:: TEXTO DE ORIGEM ::
Um dos artigos mais importantes publicados pela imprensa nos últimos tempos saiu na edição da Folha de S. Paulo (terça-feira, 8/06) reproduzindo o que originalmente foi escrito para o jornal inglês Independent por James Lovelock, cientista autônomo britânico e criador da Hipótese Gaia.
O texto de Lovelock, ao que tudo indica, dividiu opiniões como seria de se esperar levando em conta a dimensão do tema que tratou: o aquecimento da atmosfera da Terra produzida pelo efeito-estufa de origem antrópica e a necessidade, urgente, de se repensar o uso da energia nuclear.
Uma passada de olhos pela internet revela uma montanha de asneiras levantada por ‘ambientalistas’ que, como papagaios de piratas do passado, repetem frases feitas, restritas às suas monótonas sonoridades.
Mas gente que sabe do que fala também se posicionou em relação às considerações de Lovelock. É o caso de Washington Novaes, intelectual comprometido com o ambientalismo e colunista do Estado de S. Paulo.
Vou me permitir a um diálogo com Novaes, a quem respeito e estimo, não para dizer que não tem razão nas considerações que fez em artigo publicado na sexta-feira (O Estado de S.Paulo, 11/6, pág. A2). Mas para algumas reflexões que, eventualmente, possam ajudar na compreensão da questão entre nós.

:: INSTRUÇÕES DO EXERCÍCIO ::
A) Redigite o texto sobre o artigo de Lovelock a partir das palavras "O texto de Lovelock, ao" e pare depois de "suas monótonas sonoridades.".
B) Liste todos os jornais mencionados no texto sobre o artigo de Lovelock.
C) Dê prosseguimento ao texto sobre o artigo de Lovelock a partir da última frase apresentada.

:: DADOS FORNECIDOS ::
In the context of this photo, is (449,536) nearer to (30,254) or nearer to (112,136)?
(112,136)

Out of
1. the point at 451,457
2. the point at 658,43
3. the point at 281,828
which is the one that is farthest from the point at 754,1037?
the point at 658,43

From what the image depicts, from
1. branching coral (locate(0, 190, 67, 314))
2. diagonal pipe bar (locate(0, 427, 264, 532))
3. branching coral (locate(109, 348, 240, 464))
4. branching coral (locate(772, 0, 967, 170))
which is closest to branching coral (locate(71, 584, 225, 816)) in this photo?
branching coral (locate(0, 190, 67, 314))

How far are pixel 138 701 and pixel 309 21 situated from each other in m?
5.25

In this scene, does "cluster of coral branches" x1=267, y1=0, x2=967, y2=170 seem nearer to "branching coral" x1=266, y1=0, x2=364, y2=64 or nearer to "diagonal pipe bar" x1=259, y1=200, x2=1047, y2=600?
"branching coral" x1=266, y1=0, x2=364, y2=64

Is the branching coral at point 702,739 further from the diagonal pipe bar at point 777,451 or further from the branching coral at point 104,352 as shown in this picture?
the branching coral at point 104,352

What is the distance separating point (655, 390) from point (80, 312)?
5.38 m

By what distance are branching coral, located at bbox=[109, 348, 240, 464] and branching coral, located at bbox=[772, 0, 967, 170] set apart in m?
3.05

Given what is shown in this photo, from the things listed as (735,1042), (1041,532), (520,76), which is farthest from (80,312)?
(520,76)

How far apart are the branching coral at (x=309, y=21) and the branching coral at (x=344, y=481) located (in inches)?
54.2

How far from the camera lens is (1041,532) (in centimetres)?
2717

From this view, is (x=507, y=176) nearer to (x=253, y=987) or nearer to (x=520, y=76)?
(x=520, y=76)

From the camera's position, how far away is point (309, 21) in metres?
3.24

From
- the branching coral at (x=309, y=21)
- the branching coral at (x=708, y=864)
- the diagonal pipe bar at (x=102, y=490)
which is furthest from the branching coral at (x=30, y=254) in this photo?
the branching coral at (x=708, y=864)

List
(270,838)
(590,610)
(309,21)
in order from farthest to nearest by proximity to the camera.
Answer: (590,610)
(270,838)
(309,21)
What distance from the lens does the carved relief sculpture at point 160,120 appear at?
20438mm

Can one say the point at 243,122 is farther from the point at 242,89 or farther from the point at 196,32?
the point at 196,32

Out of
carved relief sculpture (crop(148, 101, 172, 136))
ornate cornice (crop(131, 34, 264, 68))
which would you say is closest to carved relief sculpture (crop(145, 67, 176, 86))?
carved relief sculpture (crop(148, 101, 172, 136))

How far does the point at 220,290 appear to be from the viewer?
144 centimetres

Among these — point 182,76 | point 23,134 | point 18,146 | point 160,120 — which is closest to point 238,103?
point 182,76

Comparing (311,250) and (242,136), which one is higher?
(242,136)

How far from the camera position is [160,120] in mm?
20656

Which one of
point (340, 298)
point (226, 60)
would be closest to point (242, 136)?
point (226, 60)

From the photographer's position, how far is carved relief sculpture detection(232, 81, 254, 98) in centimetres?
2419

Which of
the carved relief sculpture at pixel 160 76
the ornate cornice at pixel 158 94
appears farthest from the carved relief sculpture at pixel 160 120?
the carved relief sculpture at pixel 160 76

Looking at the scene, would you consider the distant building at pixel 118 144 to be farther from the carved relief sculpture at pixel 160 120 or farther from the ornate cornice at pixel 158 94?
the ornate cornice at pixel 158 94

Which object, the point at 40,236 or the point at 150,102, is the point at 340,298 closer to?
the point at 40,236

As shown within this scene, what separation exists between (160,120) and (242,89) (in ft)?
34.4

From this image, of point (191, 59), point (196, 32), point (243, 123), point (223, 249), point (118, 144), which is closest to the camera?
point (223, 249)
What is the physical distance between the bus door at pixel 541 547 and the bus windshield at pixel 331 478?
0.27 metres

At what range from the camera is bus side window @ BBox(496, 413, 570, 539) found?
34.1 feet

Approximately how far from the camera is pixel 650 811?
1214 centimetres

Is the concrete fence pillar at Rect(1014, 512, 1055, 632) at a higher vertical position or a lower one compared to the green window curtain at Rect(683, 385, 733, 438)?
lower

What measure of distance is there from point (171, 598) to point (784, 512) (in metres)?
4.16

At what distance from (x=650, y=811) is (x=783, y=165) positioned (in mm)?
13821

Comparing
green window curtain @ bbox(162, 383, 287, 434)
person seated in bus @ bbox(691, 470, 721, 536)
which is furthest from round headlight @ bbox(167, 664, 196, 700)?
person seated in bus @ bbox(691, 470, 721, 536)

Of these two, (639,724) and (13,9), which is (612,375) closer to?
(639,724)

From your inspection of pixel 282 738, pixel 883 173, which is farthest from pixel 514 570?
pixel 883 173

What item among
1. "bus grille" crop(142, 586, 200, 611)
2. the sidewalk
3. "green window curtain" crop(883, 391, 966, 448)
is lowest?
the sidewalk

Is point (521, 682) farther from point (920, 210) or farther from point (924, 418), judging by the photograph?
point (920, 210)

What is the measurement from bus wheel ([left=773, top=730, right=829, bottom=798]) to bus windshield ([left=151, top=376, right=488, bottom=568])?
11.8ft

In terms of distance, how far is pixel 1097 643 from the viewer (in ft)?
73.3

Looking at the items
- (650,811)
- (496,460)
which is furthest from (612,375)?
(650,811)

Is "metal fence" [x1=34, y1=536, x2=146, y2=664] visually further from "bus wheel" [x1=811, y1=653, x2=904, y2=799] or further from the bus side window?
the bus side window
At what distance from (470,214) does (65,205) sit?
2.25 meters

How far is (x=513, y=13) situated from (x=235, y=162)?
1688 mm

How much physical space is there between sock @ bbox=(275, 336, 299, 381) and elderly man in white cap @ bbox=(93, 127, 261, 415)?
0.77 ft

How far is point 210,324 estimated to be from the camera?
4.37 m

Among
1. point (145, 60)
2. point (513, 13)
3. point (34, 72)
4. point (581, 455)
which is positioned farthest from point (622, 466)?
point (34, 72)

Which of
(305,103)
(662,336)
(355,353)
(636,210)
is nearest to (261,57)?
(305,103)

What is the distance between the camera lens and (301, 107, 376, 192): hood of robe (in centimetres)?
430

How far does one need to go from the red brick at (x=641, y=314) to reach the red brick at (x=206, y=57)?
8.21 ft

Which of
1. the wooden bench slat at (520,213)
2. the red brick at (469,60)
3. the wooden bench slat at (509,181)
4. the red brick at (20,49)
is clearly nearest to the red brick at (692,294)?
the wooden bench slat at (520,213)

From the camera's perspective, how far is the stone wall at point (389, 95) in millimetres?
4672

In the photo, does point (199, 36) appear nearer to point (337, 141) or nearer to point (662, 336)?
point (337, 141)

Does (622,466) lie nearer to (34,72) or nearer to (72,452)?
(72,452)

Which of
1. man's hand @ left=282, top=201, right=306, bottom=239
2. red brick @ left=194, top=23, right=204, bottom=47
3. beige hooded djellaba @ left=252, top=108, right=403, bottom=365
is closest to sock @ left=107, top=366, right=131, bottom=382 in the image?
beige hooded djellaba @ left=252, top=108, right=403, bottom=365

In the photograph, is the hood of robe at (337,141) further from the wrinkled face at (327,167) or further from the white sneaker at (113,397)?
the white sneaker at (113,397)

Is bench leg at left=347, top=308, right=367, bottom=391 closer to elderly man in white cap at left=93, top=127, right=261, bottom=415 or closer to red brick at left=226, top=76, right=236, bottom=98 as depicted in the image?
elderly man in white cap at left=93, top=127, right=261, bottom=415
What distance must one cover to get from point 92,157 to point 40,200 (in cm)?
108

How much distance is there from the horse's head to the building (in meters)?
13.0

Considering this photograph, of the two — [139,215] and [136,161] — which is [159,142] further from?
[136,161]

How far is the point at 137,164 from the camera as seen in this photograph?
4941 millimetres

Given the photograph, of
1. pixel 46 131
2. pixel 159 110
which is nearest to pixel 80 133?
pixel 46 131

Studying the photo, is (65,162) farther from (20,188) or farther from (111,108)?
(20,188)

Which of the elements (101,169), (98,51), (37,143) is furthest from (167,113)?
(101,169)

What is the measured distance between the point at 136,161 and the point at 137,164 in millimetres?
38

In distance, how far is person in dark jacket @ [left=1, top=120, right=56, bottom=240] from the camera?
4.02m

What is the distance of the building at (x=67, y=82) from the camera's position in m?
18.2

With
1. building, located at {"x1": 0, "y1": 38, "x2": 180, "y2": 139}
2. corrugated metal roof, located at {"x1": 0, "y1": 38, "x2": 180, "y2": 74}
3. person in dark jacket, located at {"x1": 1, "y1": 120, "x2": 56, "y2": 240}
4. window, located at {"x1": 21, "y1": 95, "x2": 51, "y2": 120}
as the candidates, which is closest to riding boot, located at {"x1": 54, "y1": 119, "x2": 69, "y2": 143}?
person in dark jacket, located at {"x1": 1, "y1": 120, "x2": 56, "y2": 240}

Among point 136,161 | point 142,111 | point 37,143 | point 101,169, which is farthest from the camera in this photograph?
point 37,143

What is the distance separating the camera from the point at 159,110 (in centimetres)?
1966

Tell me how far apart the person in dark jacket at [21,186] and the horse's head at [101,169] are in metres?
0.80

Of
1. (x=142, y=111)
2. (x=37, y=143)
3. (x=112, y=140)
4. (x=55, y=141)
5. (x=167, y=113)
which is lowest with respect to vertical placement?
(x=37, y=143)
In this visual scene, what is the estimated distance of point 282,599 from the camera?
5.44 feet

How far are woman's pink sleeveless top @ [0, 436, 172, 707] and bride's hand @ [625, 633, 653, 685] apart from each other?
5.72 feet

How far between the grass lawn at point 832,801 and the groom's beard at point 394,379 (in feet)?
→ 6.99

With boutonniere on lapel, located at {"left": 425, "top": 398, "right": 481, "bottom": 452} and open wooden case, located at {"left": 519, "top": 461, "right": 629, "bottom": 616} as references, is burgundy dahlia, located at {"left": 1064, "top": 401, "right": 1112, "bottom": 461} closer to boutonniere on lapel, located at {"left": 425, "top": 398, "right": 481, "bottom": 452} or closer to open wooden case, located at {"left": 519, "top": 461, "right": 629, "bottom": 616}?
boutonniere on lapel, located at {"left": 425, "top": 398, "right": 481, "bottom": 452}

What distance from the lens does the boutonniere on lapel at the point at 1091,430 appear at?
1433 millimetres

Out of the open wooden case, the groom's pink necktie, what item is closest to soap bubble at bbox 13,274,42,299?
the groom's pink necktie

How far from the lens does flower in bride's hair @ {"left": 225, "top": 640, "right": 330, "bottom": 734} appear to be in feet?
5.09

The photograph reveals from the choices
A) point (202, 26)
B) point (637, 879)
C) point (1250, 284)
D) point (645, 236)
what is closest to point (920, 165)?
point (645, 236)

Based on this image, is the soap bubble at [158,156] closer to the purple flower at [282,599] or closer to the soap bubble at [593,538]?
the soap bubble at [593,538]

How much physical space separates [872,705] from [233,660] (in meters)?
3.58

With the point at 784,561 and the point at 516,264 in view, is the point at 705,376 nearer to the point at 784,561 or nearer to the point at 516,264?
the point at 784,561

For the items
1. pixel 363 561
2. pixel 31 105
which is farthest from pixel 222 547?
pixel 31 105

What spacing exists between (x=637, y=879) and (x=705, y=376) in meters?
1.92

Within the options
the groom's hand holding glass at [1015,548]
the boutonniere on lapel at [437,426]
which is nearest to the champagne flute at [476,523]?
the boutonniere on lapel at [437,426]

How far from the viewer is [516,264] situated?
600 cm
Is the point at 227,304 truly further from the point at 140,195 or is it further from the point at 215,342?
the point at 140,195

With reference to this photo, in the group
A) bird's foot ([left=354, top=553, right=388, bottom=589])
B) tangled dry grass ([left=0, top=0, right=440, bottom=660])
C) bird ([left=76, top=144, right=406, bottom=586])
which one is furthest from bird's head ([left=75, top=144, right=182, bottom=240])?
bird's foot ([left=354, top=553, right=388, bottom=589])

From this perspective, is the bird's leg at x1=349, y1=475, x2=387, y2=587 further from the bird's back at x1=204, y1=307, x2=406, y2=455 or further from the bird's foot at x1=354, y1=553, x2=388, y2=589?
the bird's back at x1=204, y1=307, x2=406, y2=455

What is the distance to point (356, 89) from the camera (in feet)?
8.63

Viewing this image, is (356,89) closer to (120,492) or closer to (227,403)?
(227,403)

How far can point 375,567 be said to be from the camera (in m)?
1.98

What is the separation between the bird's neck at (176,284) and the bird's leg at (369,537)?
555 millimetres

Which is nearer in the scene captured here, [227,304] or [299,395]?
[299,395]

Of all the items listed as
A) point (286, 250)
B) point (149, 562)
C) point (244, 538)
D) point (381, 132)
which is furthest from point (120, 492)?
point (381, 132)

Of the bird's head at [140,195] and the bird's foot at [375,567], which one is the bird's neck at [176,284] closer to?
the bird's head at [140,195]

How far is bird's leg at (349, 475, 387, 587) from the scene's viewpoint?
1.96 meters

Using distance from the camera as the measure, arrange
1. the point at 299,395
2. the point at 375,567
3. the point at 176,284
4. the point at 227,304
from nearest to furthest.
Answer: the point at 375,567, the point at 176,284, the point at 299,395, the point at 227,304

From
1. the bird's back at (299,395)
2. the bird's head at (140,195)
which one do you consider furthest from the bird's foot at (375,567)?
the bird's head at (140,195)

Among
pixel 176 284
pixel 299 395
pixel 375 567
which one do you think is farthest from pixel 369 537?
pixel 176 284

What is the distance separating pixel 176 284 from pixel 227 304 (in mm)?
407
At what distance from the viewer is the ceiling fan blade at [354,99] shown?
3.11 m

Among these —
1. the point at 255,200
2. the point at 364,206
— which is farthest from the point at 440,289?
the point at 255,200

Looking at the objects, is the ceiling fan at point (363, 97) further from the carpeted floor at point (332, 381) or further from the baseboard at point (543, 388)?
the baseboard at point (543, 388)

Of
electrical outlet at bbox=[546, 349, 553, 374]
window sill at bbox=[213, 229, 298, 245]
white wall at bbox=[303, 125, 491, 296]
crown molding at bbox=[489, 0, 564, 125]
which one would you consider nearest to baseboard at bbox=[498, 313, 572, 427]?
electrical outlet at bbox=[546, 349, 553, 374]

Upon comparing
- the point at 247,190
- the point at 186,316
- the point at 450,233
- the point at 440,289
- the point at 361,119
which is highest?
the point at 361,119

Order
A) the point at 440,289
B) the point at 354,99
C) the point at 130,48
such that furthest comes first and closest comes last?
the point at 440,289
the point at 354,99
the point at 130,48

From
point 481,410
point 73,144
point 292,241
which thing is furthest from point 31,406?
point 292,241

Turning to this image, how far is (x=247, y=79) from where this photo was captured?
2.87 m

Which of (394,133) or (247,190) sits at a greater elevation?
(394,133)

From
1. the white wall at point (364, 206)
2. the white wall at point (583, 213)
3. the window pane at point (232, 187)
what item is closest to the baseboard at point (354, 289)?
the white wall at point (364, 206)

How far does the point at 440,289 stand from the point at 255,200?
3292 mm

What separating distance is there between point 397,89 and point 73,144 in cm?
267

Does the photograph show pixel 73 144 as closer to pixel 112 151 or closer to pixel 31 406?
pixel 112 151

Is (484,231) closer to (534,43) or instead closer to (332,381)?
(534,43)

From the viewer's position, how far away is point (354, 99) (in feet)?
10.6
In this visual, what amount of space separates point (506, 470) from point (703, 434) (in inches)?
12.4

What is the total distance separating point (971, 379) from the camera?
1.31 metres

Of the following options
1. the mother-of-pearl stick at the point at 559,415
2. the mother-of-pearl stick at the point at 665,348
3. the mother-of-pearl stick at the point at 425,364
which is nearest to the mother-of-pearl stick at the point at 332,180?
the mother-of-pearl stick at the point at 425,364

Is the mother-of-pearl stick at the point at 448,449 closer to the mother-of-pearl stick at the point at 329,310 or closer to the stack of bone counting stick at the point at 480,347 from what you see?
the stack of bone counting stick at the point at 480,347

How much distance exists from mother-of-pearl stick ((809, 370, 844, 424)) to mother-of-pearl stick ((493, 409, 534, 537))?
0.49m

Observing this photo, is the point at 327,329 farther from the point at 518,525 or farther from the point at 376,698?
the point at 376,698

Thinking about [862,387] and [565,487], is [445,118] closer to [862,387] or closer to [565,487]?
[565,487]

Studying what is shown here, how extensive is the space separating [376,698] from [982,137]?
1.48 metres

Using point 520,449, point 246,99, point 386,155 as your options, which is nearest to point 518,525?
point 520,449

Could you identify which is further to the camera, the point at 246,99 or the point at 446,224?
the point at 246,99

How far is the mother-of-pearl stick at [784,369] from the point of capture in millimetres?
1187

:: RESPOSTAS POR TAREFA ::
A)
O texto de Lovelock, ao que tudo indica, dividiu opiniões como seria de se esperar levando em conta a dimensão do tema que tratou: o aquecimento da atmosfera da Terra produzida pelo efeito-estufa de origem antrópica e a necessidade, urgente, de se repensar o uso da energia nuclear.
Uma passada de olhos pela internet revela uma montanha de asneiras levantada por ‘ambientalistas’ que, como papagaios de piratas do passado, repetem frases feitas, restritas às suas monótonas sonoridades.

B) Folha de S. Paulo; Independent; O Estado de S. Paulo

C)
Essa é uma obrigação tanto formal quanto ética de quem podemos chamar de ‘trabalhadores-intelectuais’: ajudar a fornecer inteligibilidade possível a temas que devam ser compreendidos pelo conjunto da sociedade com forma de mudança de posição e avanço em relação a perspectivas relacionadas ao bem-estar social. Neste caso do aquecimento global/alternativa nuclear, sem nenhum exagero, comprometido com a sobrevivência da humanidade, embora à primeira vista esta consideração possa parecer obra de ficção.
Núcleo da questão
Lovelock partiu das constatações do conselheiro-chefe de ciência do governo britânico, sir David King, para ratificar a idéia de que ‘o aquecimento global é uma ameaça mais séria que o terrorismo’. Em seguida, inicia a construção do argumento que defende na segunda metade de seu escrito. Sustenta que ‘a oposição à energia nuclear está baseada em medo irracional, alimentado pela ficção de estilo hollywoodiano, pelo lobby verde e pela mídia’. Esses receios, adiciona, ‘são injustificados e a energia nuclear tem provado, desde seu início em 1952, ser a mais segura das fontes de energia’.
Lovelock, certamente, poderia ter acrescentado a discussão envolvendo transgenia, perpassado pelo mesmo medo irracional e, certamente, com um pano de fundo religioso, que boa parte de seus críticos não quer admitir.
Toco na transgenia porque, juntamente com a energia nuclear e outros assuntos polêmicos envolvendo ciência/sociedade, são discussões inevitáveis da época em que vivemos.
Isso significa dizer que não podemos, sob risco de omissão, com todas a conseqüências da negligência, nos furtarmos a uma análise mais aprofundada com o compromisso de oferecer inteligibilidade possível.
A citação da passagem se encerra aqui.